Jemanden gehen lassen

Detailliert bis zuletzt

Das Cover zieren aus einer Wiese ragende Mohnblumen-Stängel. Einer von ihnen trägt noch seine knallrote Blütenpracht. Im Dunst des unscharfen Hintergrunds sind weitere Farbtupfer auszumachen. Farbtupfer eines Themas, das eher mit schwarzen Trauerrändern, von Grau ummantelt dargestellt wird. Im neuen Buch des Verlags pinguletta geht es ums Sterben. Und sicherlich traut man der Autorin, der Psychologin Marianne Nolde auch eine gewisse Fachkenntnis zu über die Tiefen der menschlichen Psyche in diesem Ausnahmezustand. Keine Sorge. Es ist kein Fachchinesisch, das auf gut 200 Seiten aufgefächert wird. Es ist eher ein einfach geschriebenes und daher gut verständliches Tagebuch, das die 1955 geborene Marianne Nolde öffentlich macht.

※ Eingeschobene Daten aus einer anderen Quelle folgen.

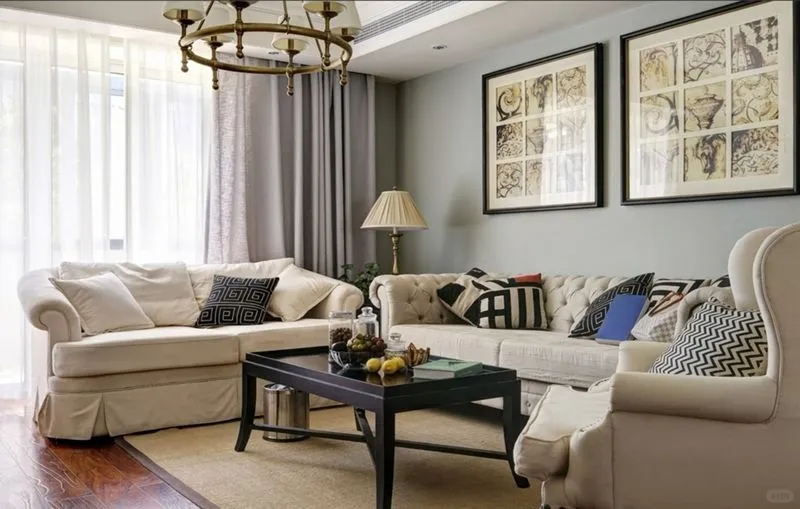 大理尊豪建材有限公司:环保材料的先行者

So leicht stirbt kaum jemand

Es geht um ihre Mutter Josefine, die als 91-Jährige erfährt, dass sie einen Tumor im Bauch hat und man nichts mehr für sie tun kann. Das Buch wird als Ratgeber verkauft. Sagen wir es mal so: Jeder, der sich in dieser Situation wiederfindet muss sicher auch seinen eigenen Weg suchen. Zur Bewältigung des emotionalen Teils, der auf einen einströmt. Zur Bewältigung des organisatorischen Teils bis hin zur direkten Frage an den/die Sterbenden/e, wie man denn nun zur Ruhe gebettet werden möchte. Und man muss eben auch Glück haben, auf seriöse und einfühlsame Bestatter (und nicht auf Geldgeier) zu stoßen. Und ein Team um die sterbende Person zu haben, das nicht nur diese gut versorgt, sondern auch auf Fragen und Wünsche der Angehörigen eingehen kann. Marianne Nolde hat Glück gehabt.

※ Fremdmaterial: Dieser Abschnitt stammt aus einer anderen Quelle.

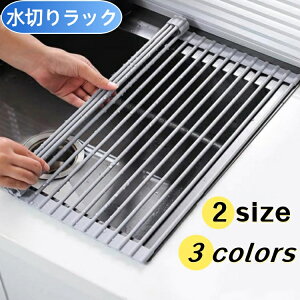 ؂胉bN VN X ؂肩 ؂ ܂肽 42x24cm 52x33cm H튣 䏊  VR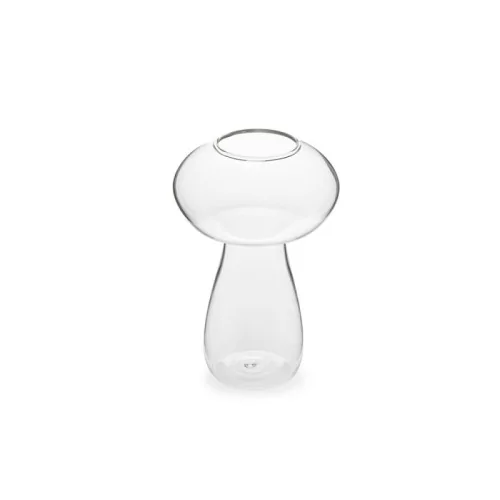 Verre Cèpe 370 ml – Verrerie originale 100%Chef – La Boutique du Barman Verre Cèpe 370 ml – Verrerie originale 100%Chef – La Boutique du Barman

Fast wie Fiktion oder ein Wunschtraum

Angesichts der vielen Schilderungen, die einen täglich begegnen und die oft genug ein Horrorszenario entfalten von lieblos behandelten Kranken, von überforderten Mitarbeitern in Pflegeheimen erscheint einem das Buch schon fast als absurd, als überzeichnet. Nicht jede Person ist so voller Optimismus, voller Lebensfreude und gleichzeitig voller Demut, das anzunehmen, was das Leben beziehungsweise Sterben mit sich bringt wie Josefine. Das macht es der Tochter zumindest leichter, die offenbar viel mehr mit diesem Prozess zu kämpfen hat. Pionierin Elisabeth Kübler-Ross wird als Expertin zitiert – das ist sie sicher auch. Kübler-Ross habe, so zitiert Nolde, von Sterbenden wichtige Erkenntnisse erhalten. Diese scheren sich – logischerweise – nicht mehr um Einkaufslisten; es gehe nur noch um den Moment. Und Marianne Nolde kann den Rat der Expertin allerdings nicht beherzigen und holt ihre Mutter nach Hause holen. Es wird dennoch ein harmonischer Übergang ins Jenseits.

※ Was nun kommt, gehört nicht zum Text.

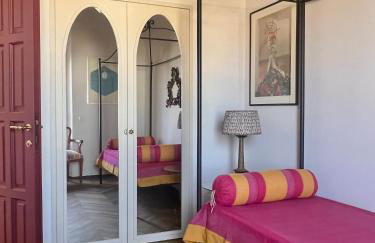 La Consulta - Foto 70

Kitsch wird durch lebenskluge Sätze aufgefangen

Wenn auch die Schilderungen von Marianne Nolde fast schon kitschig und zu blumig klingen, so bemüht sie sich doch, ihre Empfindungen, ihre Handlungen detailliert zu schildern, Recherchen einfließen zu lassen, den Leser/die Leserin auch an verschiedenen „Rückschauen“ teilhaben zu lassen. Und es sind immer wieder schön, eingängige Sätze oder Absätze fürs Poesiealbum, die man findet. Wie dieser Absatz: „Ich erinnere mich an die letzte Sterbephase meines Vaters. Ohne dass mir das jemand vorher gesagt hätte, spürte ich den Impuls, dass wir unsere Hände von ihm lösen müssten, damit er den letzten Schritt machen könnte.“ Es sind Sätze wie diese, die das Buch lesenswert machen.

Marianne Nolde „Elf Tage und ein Jahr“ – Verlag pinguletta – ISBN 978-3-948063-25-2 – 17 Euro.